Artık allontanarsi'ün İtalyan içindeki anlamı hakkında daha fazla bilgi sahibi olduğunuza göre, seçilen örnekler aracılığıyla bunların nasıl kullanılacağını ve nasıl yapılacağını öğrenebilirsiniz. onları okuyun. Ve önerdiğimiz ilgili kelimeleri öğrenmeyi unutmayın. Web sitemiz sürekli olarak yeni kelimeler ve yeni örneklerle güncellenmektedir, böylece bilmediğiniz diğer kelimelerin anlamlarını İtalyan içinde arayabilirsiniz.
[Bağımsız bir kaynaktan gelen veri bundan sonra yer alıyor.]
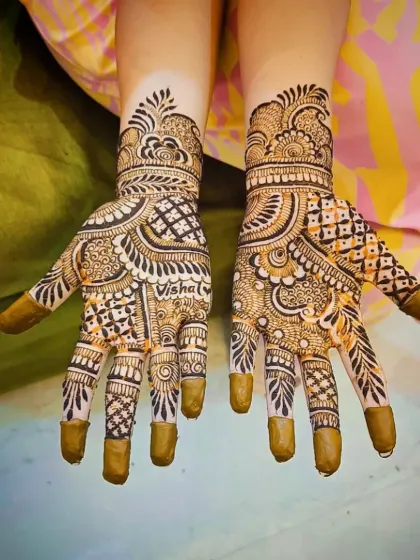 A palm-side design that heavily features jaali work on the fingers and palm, complemented by personalized elements.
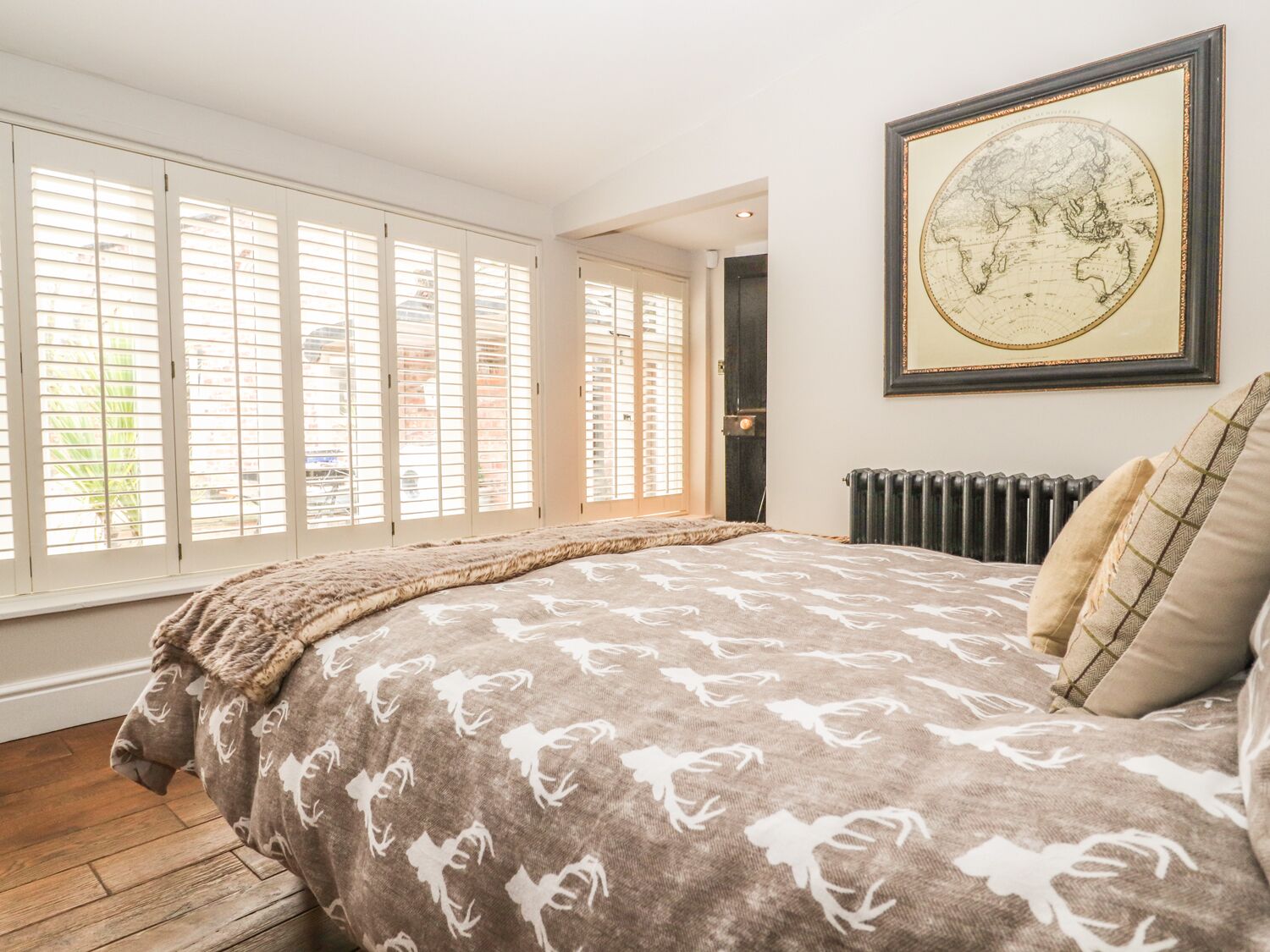 A bedroom with a large bed, a world map on the wall, and a view of the outside through large windows.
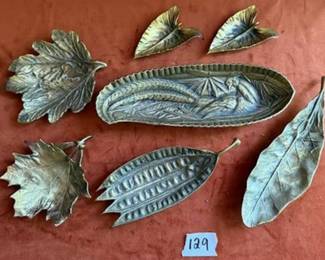 Metal leaf-shaped dishes, including a marked VCM 'Pheasant Good' tray from the 1967 National Tobacco Festival in Richmond, VA.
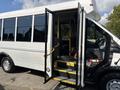 A white 2018 Ford Transit-350 with an open door revealing steps leading inside the vehicle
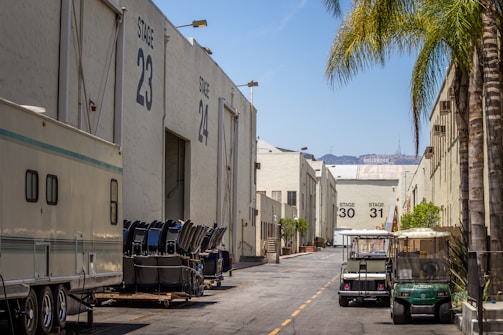 A studio backlot with large warehouse-like structures labeled as stages 23, 24, 30, and 31. There are trailers, equipment, and small utility vehicles parked along the road. Palm trees line one side, and the Hollywood sign is visible in the background.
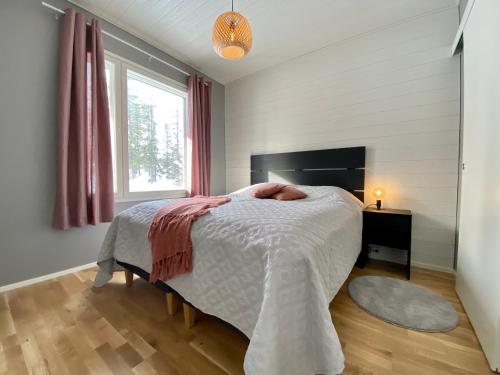 a bedroom with a bed and a window at Holiday homes Ruka in Ruka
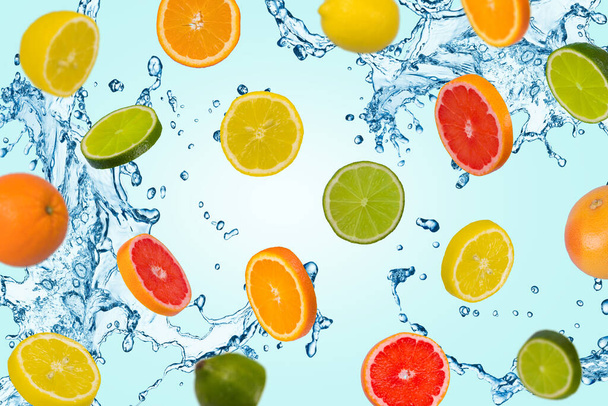 Minimal idea with sliced orange, lemon, lime and grapefruitwith water splash on a blue background. Minimal concept with several different types of citrus fruit. Vitamins, healthy diet concept. Sliced and whole citrus fruits floating in the air. Creat - Photo, Image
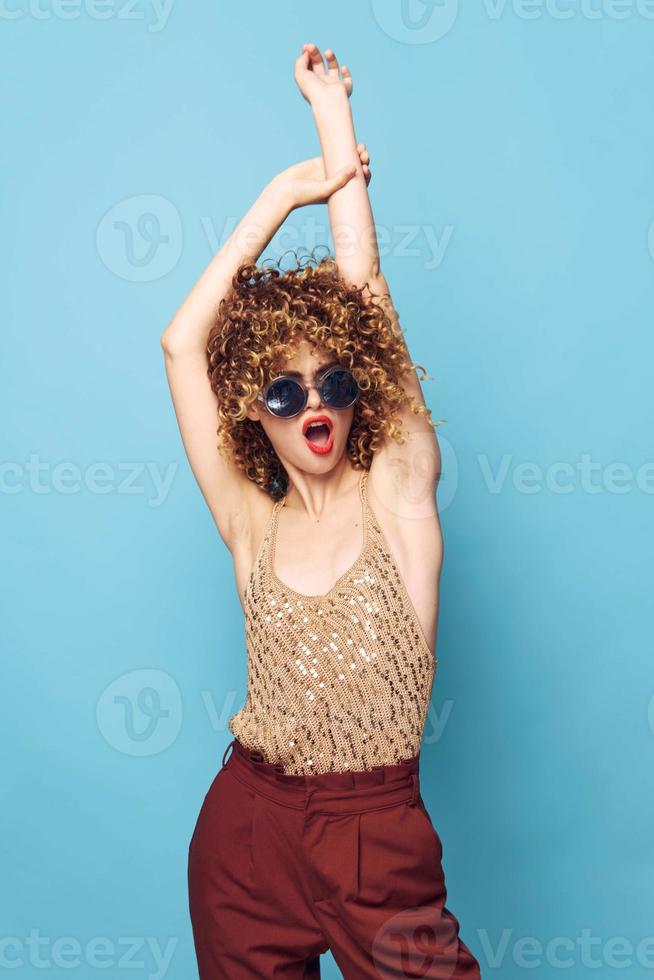 bonita mulher encaracolado cabelo mãos sobre cabeça elegante roupas azul fundo foto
İtalyan hakkında bilginiz var mı

İtalyan (italiano) bir Roman dilidir ve çoğu İtalya'da yaşayan yaklaşık 70 milyon insan tarafından konuşulmaktadır. İtalyanca Latin alfabesini kullanır. J, K, W, X ve Y harfleri standart İtalyan alfabesinde yoktur, ancak yine de İtalyancadan ödünç alınan kelimelerde görünürler. İtalyanca, 67 milyon kişiyle (AB nüfusunun %15'i) Avrupa Birliği'nde en çok konuşulan ikinci dildir ve 13.4 milyon AB vatandaşı (%3) tarafından ikinci dil olarak konuşulmaktadır. İtalyanca, Vatikan'ın başlıca çalışma dilidir ve Roma Katolik hiyerarşisinde lingua franca olarak hizmet eder. İtalyanların yayılmasına yardımcı olan önemli bir olay, Napolyon'un 19. yüzyılın başlarında İtalya'yı fethi ve işgaliydi. Bu fetih, birkaç on yıl sonra İtalya'nın birleşmesini teşvik etti ve İtalyan dilinin dilini zorladı. İtalyanca, yalnızca sekreterler, aristokratlar ve İtalyan mahkemeleri arasında değil, aynı zamanda burjuvazi tarafından da kullanılan bir dil haline geldi.